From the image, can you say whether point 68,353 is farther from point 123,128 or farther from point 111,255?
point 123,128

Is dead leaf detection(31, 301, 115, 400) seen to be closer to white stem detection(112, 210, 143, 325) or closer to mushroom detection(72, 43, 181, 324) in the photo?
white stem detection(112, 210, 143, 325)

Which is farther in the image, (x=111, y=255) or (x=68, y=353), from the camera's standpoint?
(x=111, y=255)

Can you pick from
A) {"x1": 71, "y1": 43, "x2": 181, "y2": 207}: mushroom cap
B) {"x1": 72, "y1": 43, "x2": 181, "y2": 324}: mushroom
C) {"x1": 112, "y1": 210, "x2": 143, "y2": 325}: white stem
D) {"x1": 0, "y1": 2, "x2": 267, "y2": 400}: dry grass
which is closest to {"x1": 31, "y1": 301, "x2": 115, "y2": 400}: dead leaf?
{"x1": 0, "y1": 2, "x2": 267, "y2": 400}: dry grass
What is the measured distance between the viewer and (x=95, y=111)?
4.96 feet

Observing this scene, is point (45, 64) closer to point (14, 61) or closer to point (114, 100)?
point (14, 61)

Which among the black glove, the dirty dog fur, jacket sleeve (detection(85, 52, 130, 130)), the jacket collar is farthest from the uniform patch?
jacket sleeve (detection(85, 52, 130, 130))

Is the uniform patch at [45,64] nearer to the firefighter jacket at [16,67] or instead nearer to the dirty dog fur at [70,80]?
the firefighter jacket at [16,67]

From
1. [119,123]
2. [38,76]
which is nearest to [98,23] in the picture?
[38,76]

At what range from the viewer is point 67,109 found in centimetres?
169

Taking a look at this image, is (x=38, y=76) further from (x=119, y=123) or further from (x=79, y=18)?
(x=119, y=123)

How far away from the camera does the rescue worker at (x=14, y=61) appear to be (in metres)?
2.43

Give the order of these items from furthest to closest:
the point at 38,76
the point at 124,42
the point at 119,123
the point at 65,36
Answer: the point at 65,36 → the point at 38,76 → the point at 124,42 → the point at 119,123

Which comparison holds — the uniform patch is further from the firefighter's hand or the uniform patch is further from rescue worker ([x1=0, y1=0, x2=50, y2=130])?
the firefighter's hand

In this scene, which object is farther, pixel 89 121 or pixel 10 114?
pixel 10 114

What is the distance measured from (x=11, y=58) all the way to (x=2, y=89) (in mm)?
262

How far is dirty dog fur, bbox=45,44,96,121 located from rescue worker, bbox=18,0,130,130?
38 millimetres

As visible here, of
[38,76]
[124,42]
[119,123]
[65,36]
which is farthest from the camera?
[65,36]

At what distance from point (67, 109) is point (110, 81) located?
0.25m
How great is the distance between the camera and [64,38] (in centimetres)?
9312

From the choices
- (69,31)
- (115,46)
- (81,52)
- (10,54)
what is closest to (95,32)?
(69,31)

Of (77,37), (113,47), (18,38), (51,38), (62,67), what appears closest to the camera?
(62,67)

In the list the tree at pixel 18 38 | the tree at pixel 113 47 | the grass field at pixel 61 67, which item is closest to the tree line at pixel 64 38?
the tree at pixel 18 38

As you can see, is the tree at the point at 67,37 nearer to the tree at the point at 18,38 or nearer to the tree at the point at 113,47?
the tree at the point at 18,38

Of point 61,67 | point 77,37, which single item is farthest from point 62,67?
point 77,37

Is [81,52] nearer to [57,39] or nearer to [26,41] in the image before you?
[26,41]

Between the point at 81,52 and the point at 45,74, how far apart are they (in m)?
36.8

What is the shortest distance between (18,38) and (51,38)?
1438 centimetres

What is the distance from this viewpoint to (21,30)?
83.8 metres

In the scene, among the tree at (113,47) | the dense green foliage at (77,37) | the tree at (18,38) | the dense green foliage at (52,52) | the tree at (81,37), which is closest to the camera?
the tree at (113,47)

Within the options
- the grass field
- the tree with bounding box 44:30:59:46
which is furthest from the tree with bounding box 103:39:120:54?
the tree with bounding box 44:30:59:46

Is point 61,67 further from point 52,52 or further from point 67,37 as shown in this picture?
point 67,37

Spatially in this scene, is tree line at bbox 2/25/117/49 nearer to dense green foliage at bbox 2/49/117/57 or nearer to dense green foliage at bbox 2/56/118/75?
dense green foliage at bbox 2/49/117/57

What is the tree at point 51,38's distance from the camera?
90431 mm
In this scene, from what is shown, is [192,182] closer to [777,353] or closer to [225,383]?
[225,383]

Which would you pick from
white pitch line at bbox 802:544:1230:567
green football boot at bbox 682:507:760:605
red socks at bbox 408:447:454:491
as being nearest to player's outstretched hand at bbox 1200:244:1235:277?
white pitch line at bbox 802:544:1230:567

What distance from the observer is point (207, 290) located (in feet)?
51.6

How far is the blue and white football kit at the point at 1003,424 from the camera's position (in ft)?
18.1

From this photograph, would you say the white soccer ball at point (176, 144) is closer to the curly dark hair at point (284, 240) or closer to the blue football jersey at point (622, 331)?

# Required work:
Copy out, without changes, the part of the records that starts with the line containing "Is [81,52] nearer" and ends with the line containing "83.8 metres", including both of those lines.

# Written solution:
Is [81,52] nearer to [57,39] or nearer to [26,41] in the image before you?
[26,41]

Between the point at 81,52 and the point at 45,74, how far apart are they (in m)?
36.8

What is the shortest distance between (18,38) and (51,38)?
1438 centimetres

What is the distance from this viewpoint to (21,30)?
83.8 metres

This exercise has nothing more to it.